Text extract:
** Begin **

# Watching BBC I player



## Jay1981 (27 Aug 2010)

Anyone know away i can watch BBc I player. It says you have to be on uk mainland.


----------



## DB74 (27 Aug 2010)

Without trying to be smart ... are you on the UK mainland?


----------



## ronnach (27 Aug 2010)

you are supposed to be in the uk to watch it. ni would be in the uk, even though i doubt even sammy wilson claims it is the uk mainland.

the site checks your ip address and if it is not a uk one, you cannot access content.

there are way rounds this, using proxy ip addresses. in my experience the free providers of these are worse than useless.

i think your alternatives are either to pay for a proxy ip service, or set your video recorder up and plan what you want to watch.


----------



## Romulan (27 Aug 2010)

TOR proxy is pretty good, I have used TOR to watch BBC Player.


----------



## David_Dublin (27 Aug 2010)

Foxy proxy has an add on for Firefox, why not try that. You'd be mad to pay for a proxy service


----------



## Jay1981 (27 Aug 2010)

No. I'm in Ireland


----------



## gearoid (28 Aug 2010)

*BBC iPlayer*

Hi,
I have my computer enabled to watch BBC iPlayer. I am in ROI and I use linux operating system, polipo web server, tor and foxyproxy for firefox browser. You could download the tor vidalia bundle for Microsoft XP,  or Windows 7 or whatever you use. You would probably need to be using firefox and foxyproxy anyway.

** End **

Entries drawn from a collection
** Begin **

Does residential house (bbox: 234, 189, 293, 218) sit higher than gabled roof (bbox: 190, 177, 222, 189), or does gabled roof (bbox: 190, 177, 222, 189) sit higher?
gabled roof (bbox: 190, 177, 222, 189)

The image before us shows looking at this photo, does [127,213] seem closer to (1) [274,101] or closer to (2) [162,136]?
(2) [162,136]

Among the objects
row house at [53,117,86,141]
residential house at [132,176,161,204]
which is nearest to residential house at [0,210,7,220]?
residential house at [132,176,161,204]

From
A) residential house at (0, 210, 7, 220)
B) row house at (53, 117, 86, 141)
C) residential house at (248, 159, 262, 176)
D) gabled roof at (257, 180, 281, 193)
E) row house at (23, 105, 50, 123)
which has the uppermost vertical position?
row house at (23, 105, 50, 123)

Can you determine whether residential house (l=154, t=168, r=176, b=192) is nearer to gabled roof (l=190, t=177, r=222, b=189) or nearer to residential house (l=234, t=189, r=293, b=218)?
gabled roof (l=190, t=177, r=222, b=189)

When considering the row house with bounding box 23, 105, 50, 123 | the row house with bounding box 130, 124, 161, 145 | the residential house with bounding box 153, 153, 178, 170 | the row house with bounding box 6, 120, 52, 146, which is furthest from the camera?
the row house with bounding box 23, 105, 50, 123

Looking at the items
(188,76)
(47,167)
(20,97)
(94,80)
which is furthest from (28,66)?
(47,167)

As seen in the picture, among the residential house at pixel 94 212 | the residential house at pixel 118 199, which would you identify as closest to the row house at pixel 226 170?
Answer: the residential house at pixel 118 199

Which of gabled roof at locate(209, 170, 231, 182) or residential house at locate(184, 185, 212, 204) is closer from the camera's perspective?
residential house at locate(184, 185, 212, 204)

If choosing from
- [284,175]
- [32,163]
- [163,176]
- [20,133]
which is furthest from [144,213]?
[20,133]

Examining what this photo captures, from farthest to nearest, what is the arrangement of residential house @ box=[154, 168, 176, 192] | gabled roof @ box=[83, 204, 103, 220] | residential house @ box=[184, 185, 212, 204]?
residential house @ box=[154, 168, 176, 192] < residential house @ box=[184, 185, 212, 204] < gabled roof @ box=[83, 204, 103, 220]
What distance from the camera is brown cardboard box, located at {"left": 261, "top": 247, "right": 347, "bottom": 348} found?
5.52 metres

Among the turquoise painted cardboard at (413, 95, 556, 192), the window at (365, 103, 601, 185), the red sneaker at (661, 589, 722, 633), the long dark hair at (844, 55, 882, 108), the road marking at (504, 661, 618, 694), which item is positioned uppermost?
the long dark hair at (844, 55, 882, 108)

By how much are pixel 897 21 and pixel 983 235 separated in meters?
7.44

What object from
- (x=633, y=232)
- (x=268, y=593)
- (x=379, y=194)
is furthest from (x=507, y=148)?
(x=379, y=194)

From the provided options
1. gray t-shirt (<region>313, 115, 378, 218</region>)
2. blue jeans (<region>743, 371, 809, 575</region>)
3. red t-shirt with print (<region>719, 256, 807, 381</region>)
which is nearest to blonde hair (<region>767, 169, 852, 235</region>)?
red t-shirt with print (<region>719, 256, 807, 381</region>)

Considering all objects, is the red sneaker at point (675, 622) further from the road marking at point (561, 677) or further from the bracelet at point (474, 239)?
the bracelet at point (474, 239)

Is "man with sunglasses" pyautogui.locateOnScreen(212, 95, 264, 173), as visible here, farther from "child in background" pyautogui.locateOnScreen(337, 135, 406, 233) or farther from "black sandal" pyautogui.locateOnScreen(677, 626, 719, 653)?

** End **

Goal A: Rewrite the paragraph in the iPlayer thread that begins "you are supposed to be in the uk" more briefly, keeping its main facts.
Goal B: Repeat the iPlayer thread word for word from "you are supposed" to "cannot access content.".

Answer A: Viewers are meant to be in the UK to watch. NI counts as the UK, though the writer doubts even Sammy Wilson would call it the UK mainland.

Answer B:
you are supposed to be in the uk to watch it. ni would be in the uk, even though i doubt even sammy wilson claims it is the uk mainland.

the site checks your ip address and if it is not a uk one, you cannot access content.